Your dashboard says everything is fine, but your logs disagree. The query response times on your Azure SQL Database spike in bursts, and you’re guessing at root causes. Prometheus looks like the obvious fix, but wiring it into Azure SQL monitoring feels mysterious. It shouldn’t be.
Azure SQL manages relational data at scale with Azure’s built‑in performance layers. Prometheus, on the other hand, excels at metric scraping, retention, and alerting. Together they turn database telemetry into real observability: slow queries, connection counts, wait stats, all tracked with consistent labels and time series you can trust.

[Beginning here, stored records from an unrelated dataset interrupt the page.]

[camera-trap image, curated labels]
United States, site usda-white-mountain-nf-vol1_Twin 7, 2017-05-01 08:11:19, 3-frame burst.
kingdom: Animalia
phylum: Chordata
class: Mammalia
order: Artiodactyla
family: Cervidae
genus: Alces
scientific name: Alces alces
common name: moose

The integration is straightforward once you understand the flow. You run a lightweight exporter that exposes SQL performance counters through an HTTP endpoint. Prometheus scrapes those metrics on schedule, stores them, and powers tools like Grafana for visualization. The magic lies not in the exporter itself but in how you design ownership, permissions, and alert thresholds so your telemetry remains high signal and low noise.
Use managed identities from Azure AD instead of static credentials. Map them to least‑privilege roles in SQL. This keeps access secure while allowing automated scraping agents to authenticate cleanly. Prometheus does not need to see data rows, only metadata about performance. Think of it as a meter reader, not a database user.
Quick answer: To connect Azure SQL and Prometheus, deploy an Azure SQL exporter, grant it a monitored identity with VIEW SERVER STATE, and configure Prometheus to scrape the exporter’s HTTP endpoint. That’s all you need to start graphing your query performance metrics in Grafana within minutes.